Protokoll der Sitzung vom 08.10.2015

Frau Präsidentin! Meine Damen und Herren! Was wurde nach dem erfolgreichen Tempelhof-Entscheid nicht alles getönt: Wir haben verstanden. Wir ziehen Lehren aus dem Entscheid und wollen die Beteiligung ausweiten. –

[Sven Kohlmeier (SPD): Wir sind Papst!]

Und heute: Die Koalition schlägt eine Verschärfung der Regelung zur direkten Demokratie vor. Bisher haben wir

(Dr. Klaus Lederer)

in diesem Haus in großer Einmütigkeit die Regelung für mehr Demokratie zusammen verabschiedet. Es ist bedauerlich, dass die Regierungsparteien jetzt den Rückwärtsgang einlegen.

[Beifall bei den GRÜNEN und der LINKEN – Vereinzelter Beifall bei den PIRATEN]

Weshalb das Ganze? – Kollege Lederer hat schon darauf hingewiesen, es begann mit Gerüchten. Stadtrat Blesing aus Neukölln, das ist einer aus dieser BuschkowskyTruppe, wähnte beim Tempelhof-Entscheid massenhafte Fälschungen. Konkrete Anhaltspunkte konnte er dafür allerdings nicht nennen. Und eine Kleine Anfrage des Kollegen Rissmann, der nicht nur offene Briefe an die Kanzlerin schreibt, sondern auch Schriftliche Anfragen an den Senat, ergab, dass dem Senat keinerlei Anhaltspunkte vorlagen für diese Fälschungen und keinerlei Strafverfahren wegen Urkundenfälschung eingeleitet worden seien. Aber man kann es ja erst mal behaupten, und man kann ja erst mal die Initiative öffentlich diesem scherwiegenden Verdacht aussetzen.

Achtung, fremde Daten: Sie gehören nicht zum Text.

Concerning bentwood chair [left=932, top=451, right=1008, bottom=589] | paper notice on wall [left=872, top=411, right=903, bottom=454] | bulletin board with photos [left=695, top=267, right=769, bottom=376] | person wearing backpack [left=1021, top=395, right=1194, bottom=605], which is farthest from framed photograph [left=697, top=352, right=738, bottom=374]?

Das Ergebnis dieser schmutzigen Kampagne liegt nun heute vor, nämlich eine Gesetzesverschärfung auf der Grundlage von unbestätigten Gerüchten und bloßen Vermutungen. Diese Regelung, die Sie jetzt vorschlagen, schafft allerdings neue Probleme. Was passiert beispielsweise bei abgekürzten Vornamen? Was passiert bei abgekürzten Straßennamen? Was passiert, wenn eine Doppelnamenträgerin nur einen Namen nutzt? Und was ist noch leserlich, was ist schon unleserlich? – Gucken Sie sich Ihre eigene Unterschrift mal an, würden Sie die noch für leserlich oder schon für unleserlich halten? Ich glaube, da gehen die Auffassungen in diesem Haus weit auseinander. Und genau das schafft neue Probleme.

[Beifall bei den GRÜNEN und der LINKEN – Vereinzelter Beifall bei den PIRATEN]

Da ist doch die jetzige Regelung, wonach darauf abzustellen ist, ob der Unterschriftenleistende – wie es dort heißt – zweifelsfrei identifizierbar ist, viel deutlicher, viel klarer und viel besser, und sie hat sich bewährt. Deswegen braucht es diese Änderung nicht.

[Beifall bei den GRÜNEN – Vereinzelter Beifall bei der LINKEN und den PIRATEN]

Nun zum zweiten Punkt: Weil die Politik des Senats so toll ist, soll zukünftig auch mit Steuergeldern dafür geworben werden. Nun halte ich zwar die Rechtsprechung, die Kollege Lederer ins Feld führt, des Oberverwaltungsgerichts Berlin-Brandenburg zur völligen Untersagung jeglicher Öffentlichkeitsarbeit durchaus für zweifelhaft; es gibt auch andere Auffassungen.

[Vereinzelter Beifall bei der SPD]

Allerdings öffnet der Gesetzesentwurf, den Sie vorgelegt haben, breiten Plakat- und Anzeigenkampagnen Tür und

Tor. Denn was ist denn ein angemessener Mitteleinsatz, wie es da heißt? Was ist das denn?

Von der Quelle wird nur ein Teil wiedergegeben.